* What to do *
Examine each line of the data, and copy the ones containing "theme".

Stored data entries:
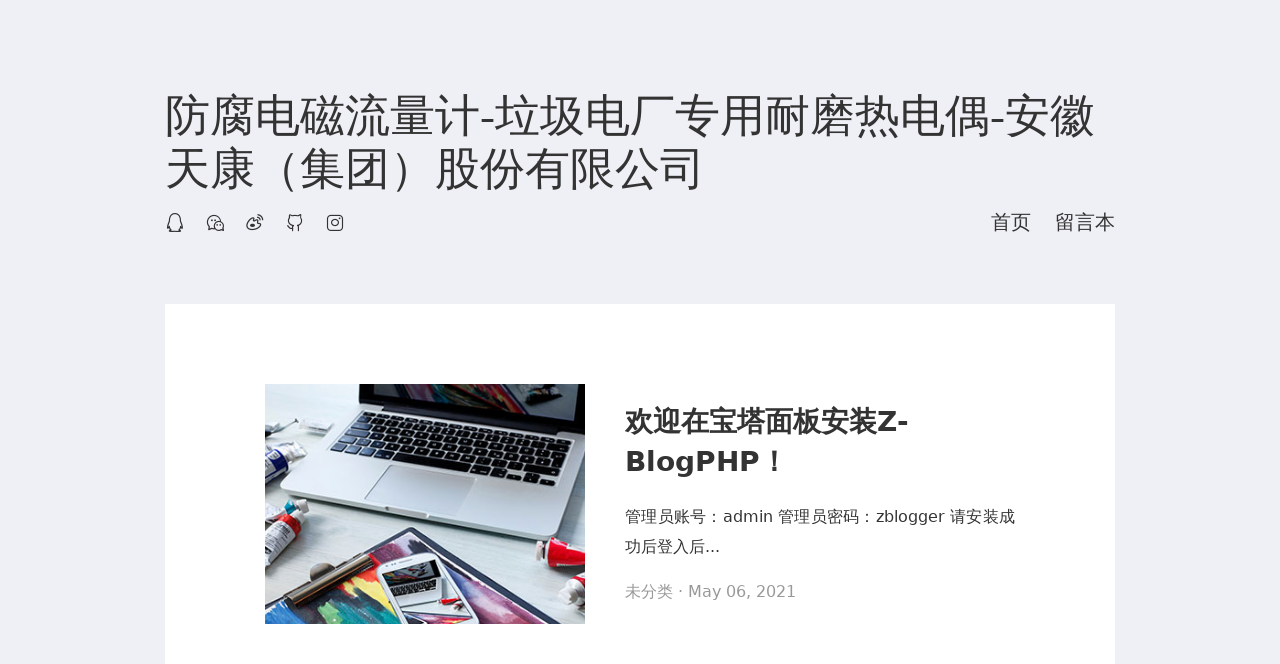

--- FILE ---
content_type: text/html; charset=utf-8
request_url: http://www.tiankang001.com/Products-36262647.html
body_size: 1194
content:
<!doctype html>
<html lang="zh-CN">
<head>
<meta charset="utf-8">
<meta name="viewport" content="width=device-width,minimum-scale=1,maximum-scale=1,initial-scale=1,maximum-scale=1">
<title>防腐电磁流量计-垃圾电厂专用耐磨热电偶-安徽天康（集团）股份有限公司-</title>
<meta name="generator" content="Z-BlogPHP 1.7.3">
<link rel="stylesheet" href="http://www.tiankang001.com/zb_users/theme/maoc_simple/style/style.css">
<script src="http://www.tiankang001.com/zb_system/script/jquery-2.2.4.min.js"></script> 
<script src="http://www.tiankang001.com/zb_system/script/zblogphp.js"></script> 
<script src="http://www.tiankang001.com/zb_system/script/c_html_js_add.php"></script>
<script src="http://www.tiankang001.com/zb_users/theme/maoc_simple/script/custom.js"></script>
<link rel="alternate" type="application/rss+xml" href="http://www.tiankang001.com/feed.php" title="防腐电磁流量计-垃圾电厂专用耐磨热电偶-安徽天康（集团）股份有限公司">
</head><body>
<div id="container">
<nav id="nav">
  <header class="header"> <a href="http://www.tiankang001.com/" class="title">防腐电磁流量计-垃圾电厂专用耐磨热电偶-安徽天康（集团）股份有限公司</a> </header>
  <div class="ctnWrap">
    <div class="mcicos">
	<a href="#" target="_blank" class="nav-icn mcfont mcico-qq"></a>
<a href="#" target="_blank" class="nav-icn mcfont mcico-wechat"></a>
<a href="#" target="_blank" class="nav-icn mcfont mcico-weibo"></a>
<a href="#" target="_blank" class="nav-icn mcfont mcico-github-one"></a>
<a href="#" target="_blank" class="nav-icn mcfont mcico-instagram"></a>	</div>
    <ul class="menu d-flex">
	<li id="nvabar-item-index"><a href="http://www.tiankang001.com/">首页</a></li><li id="navbar-page-2"><a href="http://www.tiankang001.com/?id=2">留言本</a></li>	</ul>
  </div>
</nav><div id="main">
        <div class="project-card">
    <div class="imgWrap"> <img src="http://www.tiankang001.com/zb_users/theme/maoc_simple/images/1.jpg" alt="欢迎在宝塔面板安装Z-BlogPHP！" /> </div>
    <div class="ctnWrap"> <a href="http://www.tiankang001.com/?id=1" class="title">欢迎在宝塔面板安装Z-BlogPHP！</a>
      <section class="desc">管理员账号：admin                    管理员密码：zblogger    请安装成功后登入后...</section>
      <p class="sub"><a href="http://www.tiankang001.com/?cate=1">未分类</a> · May 06, 2021</p>
    </div>
  </div> 
        <div class="pagination">
	<b class="but butb">1</b>
   </div> 
</div>
<footer id="footer" class="f-cf">
<a href="https://www.zblogcn.com/" target="_blank">Z-BlogPHP</a> · 
<a href="https://maoc.com/" target="_blank">MaoC</a> 
<span class="copyright"><a href="https://beian.miit.gov.cn/" target="_blank" class="STYLE1">蜀ICP备2025163332号-3</a> </span> </footer>
</div>
</body>
</html><!--63.85 ms , 5 queries , 3283kb memory , 0 error-->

* Solution below *
<link rel="stylesheet" href="http://www.tiankang001.com/zb_users/theme/maoc_simple/style/style.css">
<script src="http://www.tiankang001.com/zb_users/theme/maoc_simple/script/custom.js"></script>
    <div class="imgWrap"> <img src="http://www.tiankang001.com/zb_users/theme/maoc_simple/images/1.jpg" alt="欢迎在宝塔面板安装Z-BlogPHP！" /> </div>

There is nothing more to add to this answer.